Ms Almona listed the areas of impact to include inflation, trade competitiveness, tax compliance, and investor confidence. She said the reforms, passed after extensive stakeholder consultations, marked a significant milestone in Nigeria’s journey toward a more transparent, efficient, and growth-aligned fiscal framework.
She added that unifying Nigeria’s complex and fragmented tax laws, along with the digital and institutional upgrades in the bills, provided the private sector with a better platform to grow and compete.
“The potential impact of inflation is twofold: in the short term, as businesses re-price, the broader tax net and initial compliance adjustments may trigger a slight increase in core inflation, estimated between 40 and 60 basis points.

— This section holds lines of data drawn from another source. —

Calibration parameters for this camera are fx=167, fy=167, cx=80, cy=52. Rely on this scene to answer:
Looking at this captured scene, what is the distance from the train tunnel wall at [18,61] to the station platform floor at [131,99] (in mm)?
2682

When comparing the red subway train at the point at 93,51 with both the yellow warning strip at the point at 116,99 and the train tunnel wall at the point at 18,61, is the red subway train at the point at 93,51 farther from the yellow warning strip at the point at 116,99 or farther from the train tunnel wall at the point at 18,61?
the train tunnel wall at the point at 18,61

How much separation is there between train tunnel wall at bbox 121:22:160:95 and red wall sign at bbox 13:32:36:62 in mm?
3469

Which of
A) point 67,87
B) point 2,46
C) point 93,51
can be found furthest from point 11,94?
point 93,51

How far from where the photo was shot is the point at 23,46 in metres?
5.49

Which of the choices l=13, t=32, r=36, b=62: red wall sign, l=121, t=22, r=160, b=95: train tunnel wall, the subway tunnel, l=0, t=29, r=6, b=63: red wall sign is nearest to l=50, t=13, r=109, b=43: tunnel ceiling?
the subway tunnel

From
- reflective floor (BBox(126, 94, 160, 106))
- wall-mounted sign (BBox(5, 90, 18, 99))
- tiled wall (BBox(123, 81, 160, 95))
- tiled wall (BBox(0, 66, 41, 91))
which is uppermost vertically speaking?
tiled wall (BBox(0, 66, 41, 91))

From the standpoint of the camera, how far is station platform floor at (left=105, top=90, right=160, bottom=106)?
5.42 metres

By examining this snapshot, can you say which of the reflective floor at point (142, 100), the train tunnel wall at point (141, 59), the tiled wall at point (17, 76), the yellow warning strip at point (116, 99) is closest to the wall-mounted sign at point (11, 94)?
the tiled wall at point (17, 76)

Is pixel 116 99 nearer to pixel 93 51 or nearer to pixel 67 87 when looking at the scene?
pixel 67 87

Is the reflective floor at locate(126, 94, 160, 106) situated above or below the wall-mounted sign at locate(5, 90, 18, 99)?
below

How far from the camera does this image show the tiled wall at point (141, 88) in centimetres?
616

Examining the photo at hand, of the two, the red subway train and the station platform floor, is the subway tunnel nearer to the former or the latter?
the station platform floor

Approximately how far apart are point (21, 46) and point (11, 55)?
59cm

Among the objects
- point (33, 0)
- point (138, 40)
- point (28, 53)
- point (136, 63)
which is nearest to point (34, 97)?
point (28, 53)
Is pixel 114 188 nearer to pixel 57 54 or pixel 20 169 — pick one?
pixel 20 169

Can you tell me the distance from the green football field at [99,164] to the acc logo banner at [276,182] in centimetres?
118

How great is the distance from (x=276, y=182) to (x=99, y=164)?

“However, in the medium term, the reduction of tax inefficiencies and a shift from monetary financing to sustainable revenue should help ease price pressures. With essential goods and services now exempt from value-added tax, we expect this move to ease the cost of living for millions of Nigerians,” she stated.
Ms Almona said the new tax laws would also significantly improve Nigeria’s trade competitiveness.
She noted that with the introduction of a unified filing system and streamlining state and federal tax processes, businesses could see compliance time fall by up to 40 per cent.
She added that the development would effectively reduce transaction costs and support Nigeria’s export competitiveness under the African Continental Free Trade Area.
“Tax compliance is another area where the reforms are poised to deliver tangible gains. Nigeria’s tax-to-gross-domestic-product ratio, currently at 7.9 per cent, is among the lowest in sub-Saharan Africa.
“With full implementation, the LCCI projects an increase in non-oil tax revenues by N3.2 trillion over the next two years, pushing the tax-to-GDP ratio toward 12 per cent by 2027,” she stated.
The LCCI chief added that these new laws, with their institutional safeguards and digital monitoring platforms, sent a strong signal of fiscal discipline and reliability.
She stated that the independence of the emerging Nigerian Revenue Service, supported by robust performance reporting, would further enhance credibility and reduce the risk premium associated with long-term investments.
“We recognise that passing legislation is only the first step. Successful execution will require close coordination across federal, state, and local government areas and robust monitoring and feedback from the private sector.
“We urge the immediate rollout of a public-facing implementation roadmap, beginning with pilot e-tax systems in high-volume states such as Lagos, Rivers, and Kano. The next six months before the full implementation in January 2026 should provide sufficient space for pilot phases and ensure all gears are engaged for optimal performance,” Ms Almona added.